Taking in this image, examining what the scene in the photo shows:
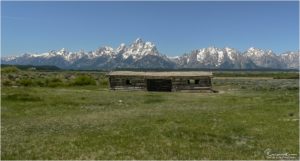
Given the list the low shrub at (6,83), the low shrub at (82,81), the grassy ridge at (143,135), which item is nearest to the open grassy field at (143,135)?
the grassy ridge at (143,135)

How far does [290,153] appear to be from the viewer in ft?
63.7

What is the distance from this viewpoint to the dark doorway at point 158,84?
3361 inches

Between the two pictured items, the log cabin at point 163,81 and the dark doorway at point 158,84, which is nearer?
the log cabin at point 163,81

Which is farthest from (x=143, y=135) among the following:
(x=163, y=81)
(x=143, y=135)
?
(x=163, y=81)

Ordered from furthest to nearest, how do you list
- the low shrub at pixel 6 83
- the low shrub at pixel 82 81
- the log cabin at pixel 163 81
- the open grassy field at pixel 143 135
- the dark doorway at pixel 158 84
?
the low shrub at pixel 82 81 < the low shrub at pixel 6 83 < the dark doorway at pixel 158 84 < the log cabin at pixel 163 81 < the open grassy field at pixel 143 135

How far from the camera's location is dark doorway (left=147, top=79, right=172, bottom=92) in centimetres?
8538

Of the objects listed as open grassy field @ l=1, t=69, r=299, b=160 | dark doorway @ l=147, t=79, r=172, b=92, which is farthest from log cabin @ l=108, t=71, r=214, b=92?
open grassy field @ l=1, t=69, r=299, b=160

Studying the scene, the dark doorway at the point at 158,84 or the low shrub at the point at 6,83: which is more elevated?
the low shrub at the point at 6,83

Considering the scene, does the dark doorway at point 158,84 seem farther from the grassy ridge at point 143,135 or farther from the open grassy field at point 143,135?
the grassy ridge at point 143,135

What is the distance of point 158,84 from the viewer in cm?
8575

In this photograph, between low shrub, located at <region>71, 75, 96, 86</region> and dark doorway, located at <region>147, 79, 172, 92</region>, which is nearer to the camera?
dark doorway, located at <region>147, 79, 172, 92</region>

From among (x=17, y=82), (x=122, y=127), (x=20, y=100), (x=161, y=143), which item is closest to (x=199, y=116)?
(x=122, y=127)

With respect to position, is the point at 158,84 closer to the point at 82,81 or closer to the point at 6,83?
the point at 82,81

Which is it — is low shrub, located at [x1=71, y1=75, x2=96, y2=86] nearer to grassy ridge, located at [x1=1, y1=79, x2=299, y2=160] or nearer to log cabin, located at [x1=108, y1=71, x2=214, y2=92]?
log cabin, located at [x1=108, y1=71, x2=214, y2=92]
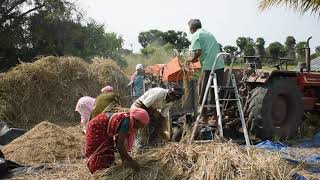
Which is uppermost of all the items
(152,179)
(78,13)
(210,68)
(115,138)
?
(78,13)

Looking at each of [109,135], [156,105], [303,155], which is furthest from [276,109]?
[109,135]

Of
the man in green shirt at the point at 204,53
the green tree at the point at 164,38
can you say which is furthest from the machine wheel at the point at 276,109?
the green tree at the point at 164,38

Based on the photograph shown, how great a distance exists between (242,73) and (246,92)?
1.29 feet

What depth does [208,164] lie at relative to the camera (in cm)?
514

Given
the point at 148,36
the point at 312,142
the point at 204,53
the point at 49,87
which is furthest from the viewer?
the point at 148,36

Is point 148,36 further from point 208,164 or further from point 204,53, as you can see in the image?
point 208,164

-------

▸ **Request**
Copy every one of the records above verbatim, leaving out the pictures.

▸ **Response**
Taking in this image, examining what the scene in the photo shows:
Given the list the low shrub at (6,83), the low shrub at (82,81), the grassy ridge at (143,135), which item is nearest to the open grassy field at (143,135)?
the grassy ridge at (143,135)

How far does [290,153] appear to be from the viewer in ft?
63.7

What is the distance from this viewpoint to the dark doorway at point 158,84?
3361 inches

Between the two pictured items, the log cabin at point 163,81 and the dark doorway at point 158,84, which is nearer?
the log cabin at point 163,81

Which is farthest from (x=143, y=135) among the following:
(x=163, y=81)
(x=143, y=135)
?
(x=163, y=81)

Ordered from furthest to nearest, how do you list
- the low shrub at pixel 6 83
- the low shrub at pixel 82 81
- the log cabin at pixel 163 81
- the open grassy field at pixel 143 135
- the dark doorway at pixel 158 84
?
the low shrub at pixel 82 81 < the low shrub at pixel 6 83 < the dark doorway at pixel 158 84 < the log cabin at pixel 163 81 < the open grassy field at pixel 143 135

How far from the camera's location is dark doorway (left=147, top=79, right=172, bottom=92) in centimetres?
8538

Of the objects listed as open grassy field @ l=1, t=69, r=299, b=160 | dark doorway @ l=147, t=79, r=172, b=92, which is farthest from log cabin @ l=108, t=71, r=214, b=92?
open grassy field @ l=1, t=69, r=299, b=160

Studying the scene, the dark doorway at the point at 158,84 or the low shrub at the point at 6,83: which is more elevated?
the low shrub at the point at 6,83

Considering the scene, does the dark doorway at point 158,84 seem farther from the grassy ridge at point 143,135 or farther from the open grassy field at point 143,135?
the grassy ridge at point 143,135

What is the distance of point 158,84 from the viewer in cm?
8575

In this photograph, between low shrub, located at <region>71, 75, 96, 86</region> and dark doorway, located at <region>147, 79, 172, 92</region>, which is nearer to the camera?
dark doorway, located at <region>147, 79, 172, 92</region>

From among (x=17, y=82), (x=122, y=127), (x=20, y=100), (x=161, y=143), which item is closest to (x=199, y=116)?
(x=122, y=127)

With respect to position, is the point at 158,84 closer to the point at 82,81 or closer to the point at 6,83?
the point at 82,81

Which is it — is low shrub, located at [x1=71, y1=75, x2=96, y2=86] nearer to grassy ridge, located at [x1=1, y1=79, x2=299, y2=160] or nearer to log cabin, located at [x1=108, y1=71, x2=214, y2=92]?
log cabin, located at [x1=108, y1=71, x2=214, y2=92]
Which is uppermost of all the items
(152,179)
(78,13)
(210,68)
(115,138)
?
(78,13)

Looking at each of [109,135], [156,105], [303,155], which is furthest from [276,109]?
[109,135]

Of
the man in green shirt at the point at 204,53
the green tree at the point at 164,38
can you say which is furthest from the machine wheel at the point at 276,109?
the green tree at the point at 164,38

Based on the photograph shown, how great a distance exists between (242,73) and (246,92)?
1.29 feet

What depth does [208,164] lie at relative to the camera (in cm)?
514

Given
the point at 148,36
the point at 312,142
the point at 204,53
the point at 49,87
which is furthest from the viewer?
the point at 148,36

Is point 148,36 further from point 208,164 or further from point 204,53, as you can see in the image?
point 208,164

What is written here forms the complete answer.